- Almost a third of all arrivals so far this year came last week
- No sign of switch from Greek route since deal with Turkey
Some 46,100 migrants have crossed the Mediterranean to reach Italy so far this year, with almost a third of them arriving last week alone, according to the United Nations refugee agency.
The total up to Sunday was equivalent to the same period in 2015, with about 14,000 arriving last week, UNHCR spokeswoman Carlotta Sami said in a telephone interview. More than 700 migrants perished in three shipwrecks last week.
“We expect a slight increase in coming weeks,” Sami said. “We’re concerned that crossings are concentrated in certain weeks, which makes it difficult for rescue services to help people.”
According to witnesses quoted in Italian newspapers, those drowned in one of last week’s shipwrecks included some 40 children. Their boat set out from Libya and sank after passengers had struggled for six hours to bail out the water leaking in. The captain of another vessel which had been pulling it ordered the tow rope to be cut.
Populist movements in Italy have sought to capitalize on the issue of migration, insisting arrivals are rising fast and accusing Prime Minister Matteo Renzi of inaction. On Monday Renzi hit back at his critics.

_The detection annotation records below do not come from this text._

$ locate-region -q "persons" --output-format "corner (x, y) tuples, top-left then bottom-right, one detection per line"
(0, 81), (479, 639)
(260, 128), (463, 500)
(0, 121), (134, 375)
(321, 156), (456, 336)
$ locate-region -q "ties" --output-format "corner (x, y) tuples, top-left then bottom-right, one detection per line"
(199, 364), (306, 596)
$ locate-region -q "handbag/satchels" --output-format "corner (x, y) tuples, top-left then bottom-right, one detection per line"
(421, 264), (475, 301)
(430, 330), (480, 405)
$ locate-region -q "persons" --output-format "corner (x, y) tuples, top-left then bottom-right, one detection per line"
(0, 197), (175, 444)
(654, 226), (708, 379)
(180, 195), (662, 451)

“We save as many lives as possible, knowing that there is no invasion,” Renzi said in a weekly newsletter sent by e-mail. “The numbers are still the same, more or less.”

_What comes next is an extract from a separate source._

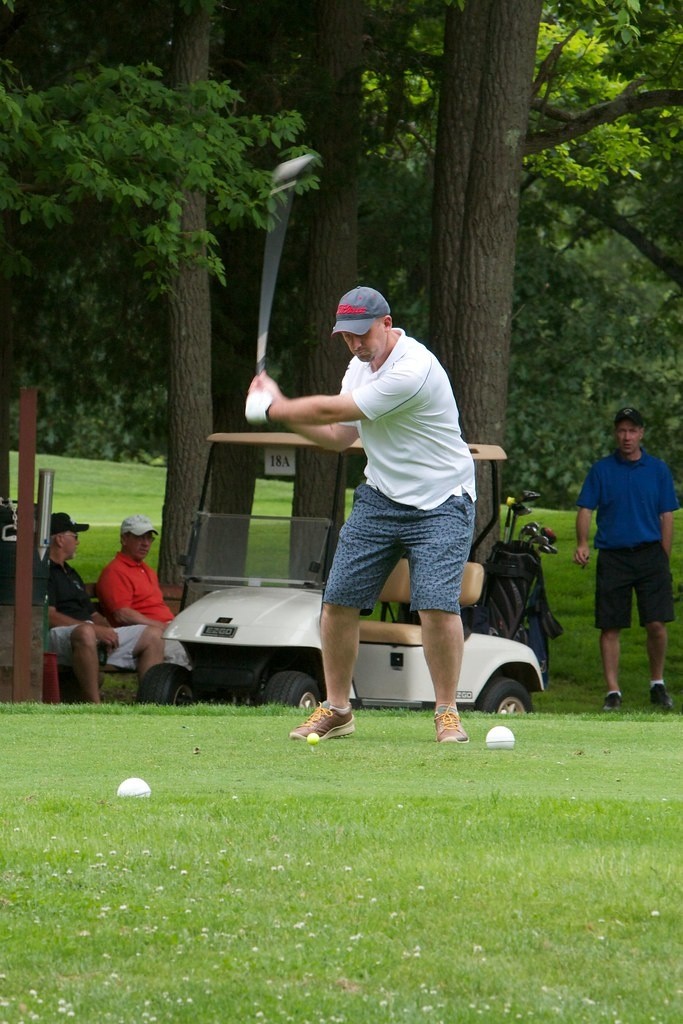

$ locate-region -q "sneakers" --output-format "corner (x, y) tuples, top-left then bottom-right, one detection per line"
(289, 701), (355, 741)
(603, 693), (621, 711)
(649, 683), (672, 710)
(434, 703), (469, 744)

Renzi said he was hopeful that “finally something is moving” and that the European Union may agree to his Migration Compact package of proposals including investments in the migrants’ countries of origin. In the past, Italy has accused the EU of neglecting its struggle with migration.
As yet there is no indication that migrant flows are shifting to the central Mediterranean from the Aegean route to Greece which was shut down by the EU’s pact with Turkey. Those making the crossing to Italy mostly originate from the Horn of Africa and sub-Saharan Africa, with a very small number of Syrians. Sami said that migrants are increasingly setting out from Libya aboard fishing boats packed with up to 550 people instead of the rubber dinghies mostly used so far.